Olympus OM2n with 50mm f1.8, 28mm f2.8 & 135mm f3.5 

OFT meteringIn the late 70s early 80s when I was just getting into SLRs, it was Pentax and Olympus who dominated the consumer market.  When I started a camera club at my school in the 6th form, the weapon of choice was the Pentax ME Super or OM10.  If your parents were a bit less generous or your summer job less lucrative you probably had a K1000.  When I chose my own camera I was torn as I was moving up from the diminutive Pentax Auto 110 but also had a fondness for my dad's Olympus 35RC rangefinder.  My summer job was more lucrative than most, but it was not so good that I could afford an OM2.  I am pretty sure I had the big multi page brochure (on paper - how quaint) and would marvel at its Off the Film TTL metering off the film plane .  In the end I took the road less travelled and went for the Pentax MX which sat somewhere between the OM1 and OM2 in sophistication.  Like the OM1 it was a manual camera but had a more sensitive gallium arsenide meter and LEDs.  This was the era of the LED digital watch and your level of coolness was directly related to the number of functions your LED chronometer possessed.  I would recommend anyone wanting to learn the fundamentals of photography buy a manual camera.  I know auto cameras have manual modes but somehow it's never quite the same.

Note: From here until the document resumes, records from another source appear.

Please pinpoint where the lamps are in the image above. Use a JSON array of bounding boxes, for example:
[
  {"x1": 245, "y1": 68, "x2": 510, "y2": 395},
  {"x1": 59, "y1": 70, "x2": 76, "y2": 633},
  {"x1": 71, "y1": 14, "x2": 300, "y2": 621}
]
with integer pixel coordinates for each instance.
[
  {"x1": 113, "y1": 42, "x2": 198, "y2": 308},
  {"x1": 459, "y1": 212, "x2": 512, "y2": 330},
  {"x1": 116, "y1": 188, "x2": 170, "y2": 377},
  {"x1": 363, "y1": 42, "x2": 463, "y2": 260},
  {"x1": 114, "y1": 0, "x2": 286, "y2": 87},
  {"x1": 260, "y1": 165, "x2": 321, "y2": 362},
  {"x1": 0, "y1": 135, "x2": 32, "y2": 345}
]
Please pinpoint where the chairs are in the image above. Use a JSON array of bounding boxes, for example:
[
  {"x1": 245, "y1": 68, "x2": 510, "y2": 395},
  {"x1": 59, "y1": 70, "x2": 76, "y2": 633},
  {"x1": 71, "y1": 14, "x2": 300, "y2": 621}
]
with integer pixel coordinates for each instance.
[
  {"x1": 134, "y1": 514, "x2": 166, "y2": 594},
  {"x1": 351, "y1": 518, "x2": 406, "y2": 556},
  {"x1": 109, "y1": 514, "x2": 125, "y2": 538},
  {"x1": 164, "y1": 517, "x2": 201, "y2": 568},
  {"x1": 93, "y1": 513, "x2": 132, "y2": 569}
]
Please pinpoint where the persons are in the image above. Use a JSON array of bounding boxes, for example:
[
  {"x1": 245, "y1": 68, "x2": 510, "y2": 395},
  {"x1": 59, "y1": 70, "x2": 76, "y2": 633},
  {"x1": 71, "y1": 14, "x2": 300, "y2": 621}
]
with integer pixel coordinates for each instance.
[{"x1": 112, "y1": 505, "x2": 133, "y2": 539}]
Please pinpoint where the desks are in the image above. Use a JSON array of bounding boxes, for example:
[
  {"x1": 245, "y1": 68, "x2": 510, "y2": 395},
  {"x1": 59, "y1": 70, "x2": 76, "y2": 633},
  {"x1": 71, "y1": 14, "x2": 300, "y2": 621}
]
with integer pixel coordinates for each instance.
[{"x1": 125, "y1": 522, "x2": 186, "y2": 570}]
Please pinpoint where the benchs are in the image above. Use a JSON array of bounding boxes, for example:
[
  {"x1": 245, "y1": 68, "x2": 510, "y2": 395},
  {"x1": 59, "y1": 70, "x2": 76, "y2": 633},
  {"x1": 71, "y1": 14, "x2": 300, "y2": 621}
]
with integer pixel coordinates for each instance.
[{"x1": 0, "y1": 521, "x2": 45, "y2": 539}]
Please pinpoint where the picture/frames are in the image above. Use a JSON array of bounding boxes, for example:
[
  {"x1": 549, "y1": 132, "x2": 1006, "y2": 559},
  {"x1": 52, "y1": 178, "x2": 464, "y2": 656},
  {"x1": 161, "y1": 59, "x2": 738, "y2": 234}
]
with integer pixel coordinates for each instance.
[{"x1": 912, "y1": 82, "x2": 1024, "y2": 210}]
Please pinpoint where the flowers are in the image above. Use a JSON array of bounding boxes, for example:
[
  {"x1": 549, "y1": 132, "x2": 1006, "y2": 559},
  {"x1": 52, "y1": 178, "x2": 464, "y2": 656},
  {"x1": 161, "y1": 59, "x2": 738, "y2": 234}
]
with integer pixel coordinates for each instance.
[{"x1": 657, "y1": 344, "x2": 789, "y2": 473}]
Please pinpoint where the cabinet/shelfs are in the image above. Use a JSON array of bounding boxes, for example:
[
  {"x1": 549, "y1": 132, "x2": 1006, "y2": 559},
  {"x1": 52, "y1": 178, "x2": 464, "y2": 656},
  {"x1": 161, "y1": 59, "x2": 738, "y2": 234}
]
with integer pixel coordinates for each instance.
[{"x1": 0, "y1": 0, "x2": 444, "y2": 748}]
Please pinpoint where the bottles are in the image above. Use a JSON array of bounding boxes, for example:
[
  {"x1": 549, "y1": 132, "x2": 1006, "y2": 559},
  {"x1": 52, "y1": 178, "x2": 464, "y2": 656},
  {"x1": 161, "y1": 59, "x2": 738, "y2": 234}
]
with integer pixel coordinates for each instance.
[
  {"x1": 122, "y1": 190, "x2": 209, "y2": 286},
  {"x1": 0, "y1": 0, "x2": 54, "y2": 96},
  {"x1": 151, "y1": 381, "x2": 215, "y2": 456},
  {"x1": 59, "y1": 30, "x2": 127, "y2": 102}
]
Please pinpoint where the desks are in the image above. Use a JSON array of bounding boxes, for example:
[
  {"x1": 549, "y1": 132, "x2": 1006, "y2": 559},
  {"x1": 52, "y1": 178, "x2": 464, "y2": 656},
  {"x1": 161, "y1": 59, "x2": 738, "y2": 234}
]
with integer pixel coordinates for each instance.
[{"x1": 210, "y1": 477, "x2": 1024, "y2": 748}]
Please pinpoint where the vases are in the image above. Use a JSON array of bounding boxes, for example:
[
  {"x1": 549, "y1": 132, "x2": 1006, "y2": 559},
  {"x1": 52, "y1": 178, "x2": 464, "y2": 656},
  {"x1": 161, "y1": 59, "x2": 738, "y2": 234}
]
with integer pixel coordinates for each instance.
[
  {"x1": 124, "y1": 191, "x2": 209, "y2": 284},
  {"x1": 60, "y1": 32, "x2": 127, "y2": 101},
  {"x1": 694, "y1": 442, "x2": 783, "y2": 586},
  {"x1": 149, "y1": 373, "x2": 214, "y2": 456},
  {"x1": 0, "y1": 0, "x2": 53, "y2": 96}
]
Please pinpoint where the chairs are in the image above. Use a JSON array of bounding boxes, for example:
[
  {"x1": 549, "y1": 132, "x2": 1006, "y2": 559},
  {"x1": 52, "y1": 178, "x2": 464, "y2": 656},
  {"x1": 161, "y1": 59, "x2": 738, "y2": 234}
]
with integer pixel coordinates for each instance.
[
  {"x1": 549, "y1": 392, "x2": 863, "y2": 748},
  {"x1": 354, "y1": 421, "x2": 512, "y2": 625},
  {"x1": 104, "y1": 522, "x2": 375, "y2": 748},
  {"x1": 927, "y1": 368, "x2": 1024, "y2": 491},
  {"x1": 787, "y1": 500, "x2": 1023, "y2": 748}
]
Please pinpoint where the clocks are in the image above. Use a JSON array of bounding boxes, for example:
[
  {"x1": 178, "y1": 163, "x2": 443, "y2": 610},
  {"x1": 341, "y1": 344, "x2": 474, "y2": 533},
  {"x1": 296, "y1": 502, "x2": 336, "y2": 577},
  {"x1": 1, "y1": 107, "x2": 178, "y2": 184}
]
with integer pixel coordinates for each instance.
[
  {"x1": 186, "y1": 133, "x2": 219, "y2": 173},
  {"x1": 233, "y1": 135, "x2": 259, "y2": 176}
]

OM2n lines up against its contemporary the Pentax MX

OK that's enough nostalgia for the moment, lets get back to owning a film camera in 2013.  It dawned on me once I had got to the other end of town that I didn't have any film, at least nothing dated this millennia.  I popped into Boots the Chemist to by a roll to test the camera with.  The used to have a whole aisle for this kind of thing but now I didn't find any except a few rolls of colour negative film.  I wanted to go fully retro and shoot black and white so it was back to the camera shop.  Even there the pickings were slim, but I managed to pick a 24exp Ilford FP4. 

The following weekend I headed back into town to shot my test roll.  I had found the manual online (blissfully short and to the point compared to the OM-D) and was locked and loaded.  The camera felt hewn from solid compared to modern cameras and everything seemed to be working.  I was a little concerned the metering was a bit optimistic.  As this was a test, I decided to stick to aperture priority and not to try and second guess it.  This is a very tense act of faith with a film camera.   

FP4 is a 125 ISO film and quite fine grained so I was looking for a nice range of tones and good detail.  It was close to midday (too much time spent mucking around trying to test the meter) and intermittently sunny. Chester's Tudor style black and white buildings and stone walls are probably as good a place as any for this kind of shoot.  I spent most time around the medieval cathedral.  I was swapping between the lenses as I needed to test those too. 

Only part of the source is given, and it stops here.